*WHAT THE TASK ASKS:*
In the stretch from the line containing "What amount of" through the end of the records, swap "guardrail" for "barrier" and give those lines again with nothing else altered.

*MATERIAL FOR THE TASK:*

● ● ● ● ● ● ●

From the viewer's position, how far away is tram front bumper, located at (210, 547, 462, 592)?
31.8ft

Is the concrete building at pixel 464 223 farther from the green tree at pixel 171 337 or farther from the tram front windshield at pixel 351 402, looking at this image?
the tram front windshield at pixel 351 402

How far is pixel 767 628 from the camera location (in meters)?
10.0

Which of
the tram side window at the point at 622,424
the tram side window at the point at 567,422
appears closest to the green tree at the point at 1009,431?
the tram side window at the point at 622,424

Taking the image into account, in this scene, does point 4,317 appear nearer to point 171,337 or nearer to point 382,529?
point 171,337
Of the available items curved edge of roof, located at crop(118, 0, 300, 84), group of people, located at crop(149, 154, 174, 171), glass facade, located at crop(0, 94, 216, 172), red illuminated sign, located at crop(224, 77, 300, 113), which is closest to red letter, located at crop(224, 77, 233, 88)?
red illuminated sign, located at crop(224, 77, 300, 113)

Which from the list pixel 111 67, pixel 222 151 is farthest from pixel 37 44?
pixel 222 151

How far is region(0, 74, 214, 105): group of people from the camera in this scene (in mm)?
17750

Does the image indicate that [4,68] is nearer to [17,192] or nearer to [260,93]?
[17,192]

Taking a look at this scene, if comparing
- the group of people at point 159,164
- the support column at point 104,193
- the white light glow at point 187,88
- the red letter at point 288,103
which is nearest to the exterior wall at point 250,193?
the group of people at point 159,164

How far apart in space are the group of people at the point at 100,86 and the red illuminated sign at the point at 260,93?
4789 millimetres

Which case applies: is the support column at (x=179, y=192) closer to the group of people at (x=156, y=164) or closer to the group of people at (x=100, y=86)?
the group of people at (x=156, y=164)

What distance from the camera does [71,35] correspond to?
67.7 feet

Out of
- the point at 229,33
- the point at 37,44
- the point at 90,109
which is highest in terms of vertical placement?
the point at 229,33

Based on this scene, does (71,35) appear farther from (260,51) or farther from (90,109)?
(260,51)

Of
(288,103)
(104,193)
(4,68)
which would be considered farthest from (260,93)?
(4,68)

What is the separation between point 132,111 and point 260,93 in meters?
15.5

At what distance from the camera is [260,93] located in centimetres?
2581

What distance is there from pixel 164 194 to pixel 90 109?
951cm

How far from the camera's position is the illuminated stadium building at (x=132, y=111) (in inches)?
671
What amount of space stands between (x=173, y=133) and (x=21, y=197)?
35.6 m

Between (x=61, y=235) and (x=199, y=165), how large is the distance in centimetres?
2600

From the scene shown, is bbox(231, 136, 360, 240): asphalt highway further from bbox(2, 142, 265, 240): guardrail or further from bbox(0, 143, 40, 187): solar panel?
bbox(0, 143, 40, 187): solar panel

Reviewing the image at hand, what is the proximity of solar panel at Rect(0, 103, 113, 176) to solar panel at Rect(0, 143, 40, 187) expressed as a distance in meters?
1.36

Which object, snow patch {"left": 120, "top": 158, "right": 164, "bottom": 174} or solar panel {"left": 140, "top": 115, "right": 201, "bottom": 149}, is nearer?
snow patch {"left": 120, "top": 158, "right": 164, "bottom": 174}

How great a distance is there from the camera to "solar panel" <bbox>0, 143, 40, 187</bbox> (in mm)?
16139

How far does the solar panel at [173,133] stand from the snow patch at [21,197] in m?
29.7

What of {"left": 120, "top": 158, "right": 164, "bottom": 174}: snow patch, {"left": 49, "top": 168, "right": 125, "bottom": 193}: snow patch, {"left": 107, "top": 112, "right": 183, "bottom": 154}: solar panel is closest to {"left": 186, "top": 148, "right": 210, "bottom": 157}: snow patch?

● ● ● ● ● ● ●

*RESULT OF THE EXERCISE:*
What amount of space stands between (x=173, y=133) and (x=21, y=197)?
35.6 m

Between (x=61, y=235) and (x=199, y=165), how large is the distance in centimetres?
2600

From the scene shown, is bbox(231, 136, 360, 240): asphalt highway further from bbox(2, 142, 265, 240): barrier or further from bbox(0, 143, 40, 187): solar panel?
bbox(0, 143, 40, 187): solar panel

Reviewing the image at hand, what is the proximity of solar panel at Rect(0, 103, 113, 176) to solar panel at Rect(0, 143, 40, 187) expressed as a distance in meters?
1.36

Which object, snow patch {"left": 120, "top": 158, "right": 164, "bottom": 174} or solar panel {"left": 140, "top": 115, "right": 201, "bottom": 149}, is nearer?
snow patch {"left": 120, "top": 158, "right": 164, "bottom": 174}

How great a distance is there from the camera to "solar panel" <bbox>0, 143, 40, 187</bbox> (in mm)?
16139

How far does the solar panel at [173,133] stand from the snow patch at [21,197] in m?
29.7

What of {"left": 120, "top": 158, "right": 164, "bottom": 174}: snow patch, {"left": 49, "top": 168, "right": 125, "bottom": 193}: snow patch, {"left": 107, "top": 112, "right": 183, "bottom": 154}: solar panel is closest to {"left": 186, "top": 148, "right": 210, "bottom": 157}: snow patch?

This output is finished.